Senin, 26 Januari 2015

Sekaroh, Desa Sederhana di Ujung Pulau Lombok

Jerowaru, nama yang masih terasa asing di telinga. Terletak di ujung tenggara pulau Lombok, pembangunan infrastruktur di kecamatan yang masuk dalam wilayah administratif Lombok Timur ini tergolong lambat. Jalan raya yang menghubungkan dengan kota Selong saja masih banyak berlubang pada 2014. Lebih parah lagi jalan antar desa yang kebanyakan masih berupa tanah dan sebagian lagi jalan aspal yang terkelupas.
jalan menuju desa Sekaroh
Sekaroh adalah salah satu desa yang terletak di wilayah paling ujung pulau Lombok. Untuk mencapainya diperlukan usaha dan kesabaran ekstra. Jalan aspal berlubang menuju Jerowaru menjadi pembuka perjalanan, sesampai di daerah selatan jalan sudah relatif mulus. Akan tetapi memasuki jalan menuju Sekaroh, kondisi jalan sangat buruk. Jalan aspal yang terkelupas dengan lubang menganga di beberapa titik cukup menyulitkan perjalanan. Belum lagi untuk masuk ke kampung-kampungnya kita harus melalui jalan tanah yang bergelombang dan terjal di beberapa tempat. Jika musim kemarau jalan berdebu, sedangkan jika musim hujan mendadak berubah jadi “kali asat” (sungai kering) yang berlumpur.

Seperti kebanyakan warga Lombok lain, pertanian menjadi mata pencaharian utama di desa Sekaroh. Karena kondisi tanahnya kering, mereka menjadi petani ladang dengan menanam tanaman yang sesuai seperti jagung dan ketela. Hanya hujan sumber air bagi tanaman mereka, aliran irigasi masih belum sampai desa. Tanah terlihat kering dan cenderung keras karena jarang terkena air. Konon nama Sekaroh diambil dari bahasa Sasak yang berarti menangis karena pada jaman dahulu warga sering menangis karena air tak kunjung membasahi tanah.
kebun jagung milik warga Sekaroh
Selain mengolah lahan, warga sekitar juga membuat garam untuk menambah penghasilan. Tambak-tambak garam mereka buat di daerah dekat pantai. Di bagian selatan kecamatan Jerowaru memang banyak didapati tambak-tambak garam. Nantinya, garam yang mereka hasilkan biasanya dijual dalam kemasan karung dengan harga relatif murah. Tak jarang mereka melakukan barter antara garam yang dihasilkannya dengan kebutuhan pokok. Nilai rupiah garam memang terbilang kecil namun hasilnya dirasa cukup untuk sekadar bertahan hidup.

**Soal Latihan 1:** Sebutkan semua nama tempat (pulau, kecamatan, wilayah administratif, kota, dan desa) yang disebut dalam teks tentang Sekaroh.
**Soal Latihan 2:** Tolong tuliskan kembali tanpa perubahan bagian teks tentang Sekaroh yang dimulai dengan "Sekaroh, Desa Sederhana" dan berlanjut hingga "aspal yang terkelupas.".

Bagian dari berkas data:
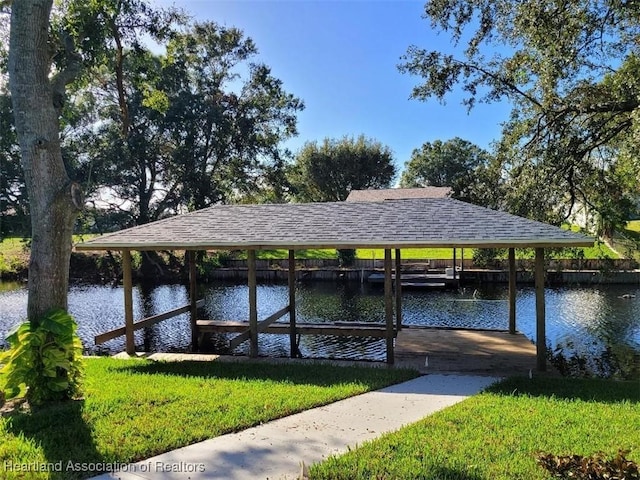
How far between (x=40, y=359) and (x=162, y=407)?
1707 millimetres

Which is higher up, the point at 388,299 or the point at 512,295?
the point at 388,299

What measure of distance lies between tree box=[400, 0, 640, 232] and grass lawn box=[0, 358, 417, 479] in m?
7.24

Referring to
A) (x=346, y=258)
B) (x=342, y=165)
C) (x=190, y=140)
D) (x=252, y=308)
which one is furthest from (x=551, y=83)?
(x=342, y=165)

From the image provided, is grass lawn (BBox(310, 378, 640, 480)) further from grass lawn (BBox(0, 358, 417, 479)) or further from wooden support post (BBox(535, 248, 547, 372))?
wooden support post (BBox(535, 248, 547, 372))

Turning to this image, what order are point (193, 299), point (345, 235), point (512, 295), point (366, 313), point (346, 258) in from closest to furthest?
point (345, 235)
point (512, 295)
point (193, 299)
point (366, 313)
point (346, 258)

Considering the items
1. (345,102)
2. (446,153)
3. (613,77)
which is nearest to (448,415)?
(613,77)

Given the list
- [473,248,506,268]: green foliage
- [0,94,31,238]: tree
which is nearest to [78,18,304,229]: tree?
[0,94,31,238]: tree

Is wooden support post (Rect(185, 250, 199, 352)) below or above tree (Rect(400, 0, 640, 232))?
below

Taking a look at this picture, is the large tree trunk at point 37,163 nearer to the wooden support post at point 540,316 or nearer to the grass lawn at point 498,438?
the grass lawn at point 498,438

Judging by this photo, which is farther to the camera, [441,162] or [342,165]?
[441,162]

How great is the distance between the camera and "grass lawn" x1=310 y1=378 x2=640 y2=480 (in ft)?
12.8

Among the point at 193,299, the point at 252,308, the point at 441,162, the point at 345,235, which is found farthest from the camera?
the point at 441,162

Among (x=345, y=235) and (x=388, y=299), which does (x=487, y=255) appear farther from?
(x=345, y=235)

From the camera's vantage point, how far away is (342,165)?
1719 inches
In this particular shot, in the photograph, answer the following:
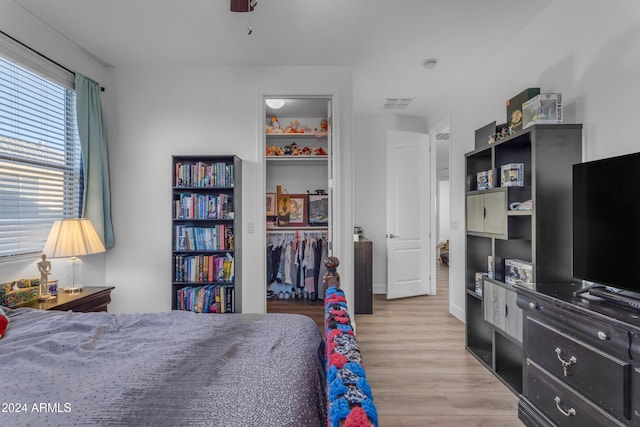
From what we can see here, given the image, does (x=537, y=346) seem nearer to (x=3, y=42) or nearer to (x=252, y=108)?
(x=252, y=108)

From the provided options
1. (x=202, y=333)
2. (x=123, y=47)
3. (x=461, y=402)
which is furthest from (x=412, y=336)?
(x=123, y=47)

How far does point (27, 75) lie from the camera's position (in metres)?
2.42

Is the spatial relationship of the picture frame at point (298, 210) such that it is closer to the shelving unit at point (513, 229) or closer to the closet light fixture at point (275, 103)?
the closet light fixture at point (275, 103)

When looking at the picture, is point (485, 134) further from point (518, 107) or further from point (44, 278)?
point (44, 278)

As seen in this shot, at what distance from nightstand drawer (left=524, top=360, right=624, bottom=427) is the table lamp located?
3.12 metres

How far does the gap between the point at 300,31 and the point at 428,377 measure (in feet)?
9.60

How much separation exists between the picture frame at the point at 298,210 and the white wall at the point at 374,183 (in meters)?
1.08

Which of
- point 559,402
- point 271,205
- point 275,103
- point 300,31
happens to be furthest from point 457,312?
point 300,31

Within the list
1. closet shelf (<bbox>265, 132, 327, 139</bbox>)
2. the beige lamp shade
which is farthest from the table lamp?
closet shelf (<bbox>265, 132, 327, 139</bbox>)

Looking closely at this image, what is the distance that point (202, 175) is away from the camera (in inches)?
120

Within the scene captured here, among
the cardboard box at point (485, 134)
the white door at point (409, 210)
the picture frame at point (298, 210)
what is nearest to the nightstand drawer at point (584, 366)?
the cardboard box at point (485, 134)

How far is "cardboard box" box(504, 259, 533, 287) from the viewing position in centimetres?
215

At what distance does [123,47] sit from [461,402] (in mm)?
3973

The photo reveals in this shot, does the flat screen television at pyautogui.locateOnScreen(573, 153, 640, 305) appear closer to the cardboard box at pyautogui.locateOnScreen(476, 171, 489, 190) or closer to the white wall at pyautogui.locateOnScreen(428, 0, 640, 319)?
the white wall at pyautogui.locateOnScreen(428, 0, 640, 319)
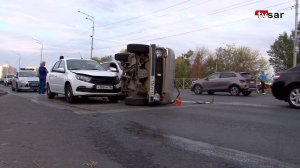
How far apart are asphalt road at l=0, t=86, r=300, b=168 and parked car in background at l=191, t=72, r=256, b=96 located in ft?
40.3

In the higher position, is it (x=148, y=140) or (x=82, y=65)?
(x=82, y=65)

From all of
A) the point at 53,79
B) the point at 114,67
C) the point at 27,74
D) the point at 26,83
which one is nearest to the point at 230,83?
the point at 114,67

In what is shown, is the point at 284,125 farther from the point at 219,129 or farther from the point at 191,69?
the point at 191,69

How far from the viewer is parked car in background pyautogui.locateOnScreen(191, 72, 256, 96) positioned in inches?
877

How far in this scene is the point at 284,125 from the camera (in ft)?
27.0

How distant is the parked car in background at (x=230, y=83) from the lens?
A: 22281 mm

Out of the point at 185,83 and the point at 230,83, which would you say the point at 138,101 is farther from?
the point at 185,83

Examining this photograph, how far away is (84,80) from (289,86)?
6.59 meters

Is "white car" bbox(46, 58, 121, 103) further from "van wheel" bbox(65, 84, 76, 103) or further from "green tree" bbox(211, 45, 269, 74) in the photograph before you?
"green tree" bbox(211, 45, 269, 74)

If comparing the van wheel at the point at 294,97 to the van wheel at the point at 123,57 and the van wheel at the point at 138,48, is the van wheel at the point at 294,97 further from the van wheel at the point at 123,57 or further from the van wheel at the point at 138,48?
the van wheel at the point at 123,57

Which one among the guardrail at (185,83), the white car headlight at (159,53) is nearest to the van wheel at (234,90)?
the white car headlight at (159,53)

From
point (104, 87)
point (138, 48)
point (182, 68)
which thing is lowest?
point (104, 87)

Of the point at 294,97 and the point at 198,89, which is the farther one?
the point at 198,89

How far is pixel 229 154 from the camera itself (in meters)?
5.50
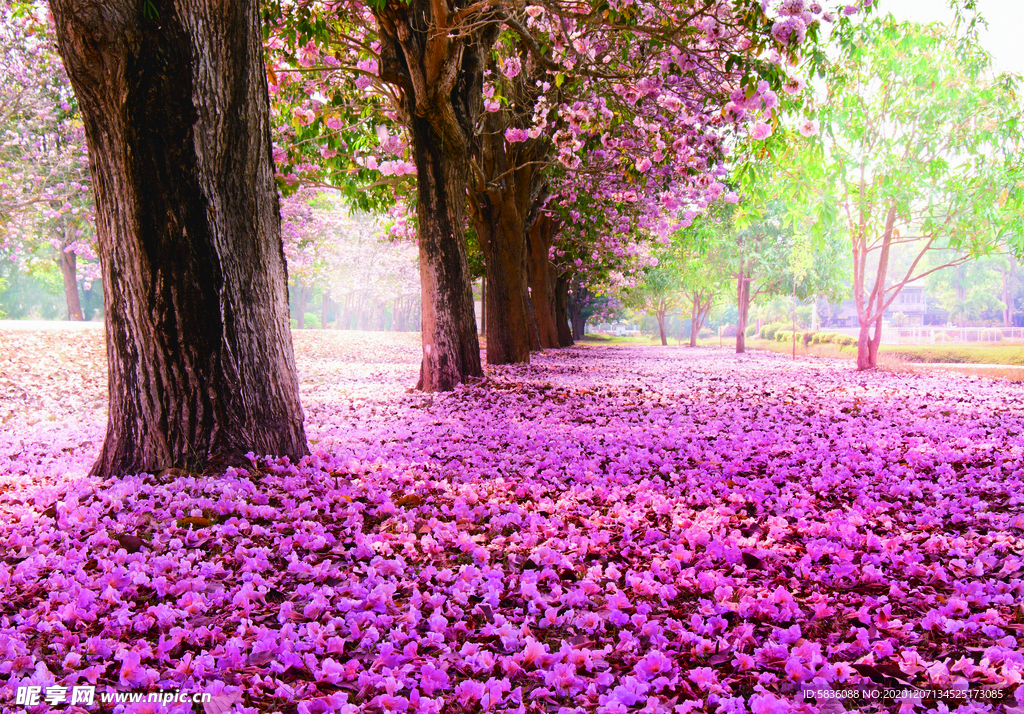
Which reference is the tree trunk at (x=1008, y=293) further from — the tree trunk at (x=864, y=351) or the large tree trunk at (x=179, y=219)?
the large tree trunk at (x=179, y=219)

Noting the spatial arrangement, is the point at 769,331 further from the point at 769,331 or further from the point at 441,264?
the point at 441,264

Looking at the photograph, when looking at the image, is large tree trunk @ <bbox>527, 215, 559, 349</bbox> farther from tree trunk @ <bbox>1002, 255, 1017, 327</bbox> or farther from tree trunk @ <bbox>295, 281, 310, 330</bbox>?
tree trunk @ <bbox>1002, 255, 1017, 327</bbox>

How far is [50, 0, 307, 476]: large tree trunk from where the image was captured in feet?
12.1

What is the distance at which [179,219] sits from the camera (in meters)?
3.82

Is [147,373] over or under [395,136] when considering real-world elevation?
under

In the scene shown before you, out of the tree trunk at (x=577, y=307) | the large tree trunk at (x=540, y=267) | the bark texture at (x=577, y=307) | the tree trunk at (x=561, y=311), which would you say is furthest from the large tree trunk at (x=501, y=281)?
the tree trunk at (x=577, y=307)

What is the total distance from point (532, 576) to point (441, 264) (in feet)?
22.0

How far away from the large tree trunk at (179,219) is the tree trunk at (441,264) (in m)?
4.66

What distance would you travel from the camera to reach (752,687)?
2049 millimetres

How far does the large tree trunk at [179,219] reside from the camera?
12.1 ft

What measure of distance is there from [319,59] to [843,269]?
26587 mm

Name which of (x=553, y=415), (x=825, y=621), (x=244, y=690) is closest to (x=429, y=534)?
(x=244, y=690)

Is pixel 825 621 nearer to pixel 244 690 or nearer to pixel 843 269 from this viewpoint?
pixel 244 690

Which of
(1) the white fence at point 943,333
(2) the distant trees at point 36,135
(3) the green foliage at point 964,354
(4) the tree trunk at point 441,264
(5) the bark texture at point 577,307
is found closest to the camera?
(4) the tree trunk at point 441,264
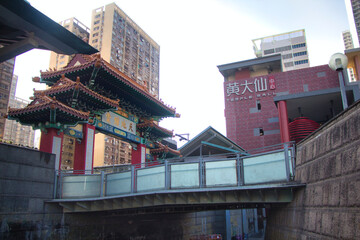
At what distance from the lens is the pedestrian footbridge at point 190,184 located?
12.8 meters

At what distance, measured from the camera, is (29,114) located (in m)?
18.5

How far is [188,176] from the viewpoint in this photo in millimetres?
14867

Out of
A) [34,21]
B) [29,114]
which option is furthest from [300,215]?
[29,114]

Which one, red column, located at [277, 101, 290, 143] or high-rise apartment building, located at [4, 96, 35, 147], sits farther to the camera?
high-rise apartment building, located at [4, 96, 35, 147]

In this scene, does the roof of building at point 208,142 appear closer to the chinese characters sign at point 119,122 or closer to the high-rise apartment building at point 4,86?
the chinese characters sign at point 119,122

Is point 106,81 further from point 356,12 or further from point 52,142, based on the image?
point 356,12

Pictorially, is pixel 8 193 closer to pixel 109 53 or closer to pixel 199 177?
pixel 199 177

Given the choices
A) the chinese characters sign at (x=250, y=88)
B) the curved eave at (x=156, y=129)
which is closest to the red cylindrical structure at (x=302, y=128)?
the curved eave at (x=156, y=129)

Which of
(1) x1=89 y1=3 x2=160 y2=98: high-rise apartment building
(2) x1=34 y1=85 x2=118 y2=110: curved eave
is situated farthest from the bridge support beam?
(1) x1=89 y1=3 x2=160 y2=98: high-rise apartment building

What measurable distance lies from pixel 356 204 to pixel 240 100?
34527mm

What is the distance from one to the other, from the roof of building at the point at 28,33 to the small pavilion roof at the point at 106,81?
32.8 ft

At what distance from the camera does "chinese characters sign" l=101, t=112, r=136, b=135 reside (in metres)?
23.5

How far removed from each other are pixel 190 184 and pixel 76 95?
9735 millimetres

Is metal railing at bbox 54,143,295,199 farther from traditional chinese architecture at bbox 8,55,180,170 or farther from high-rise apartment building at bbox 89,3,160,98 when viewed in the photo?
high-rise apartment building at bbox 89,3,160,98
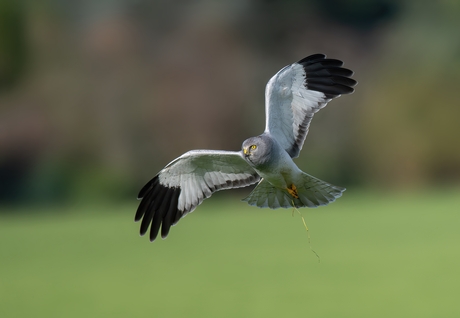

**Jawaban Akhir 1:** Lombok, Jerowaru, Lombok Timur, Selong, Sekaroh

**Jawaban Akhir 2:**
Sekaroh, Desa Sederhana di Ujung Pulau Lombok

Jerowaru, nama yang masih terasa asing di telinga. Terletak di ujung tenggara pulau Lombok, pembangunan infrastruktur di kecamatan yang masuk dalam wilayah administratif Lombok Timur ini tergolong lambat. Jalan raya yang menghubungkan dengan kota Selong saja masih banyak berlubang pada 2014. Lebih parah lagi jalan antar desa yang kebanyakan masih berupa tanah dan sebagian lagi jalan aspal yang terkelupas.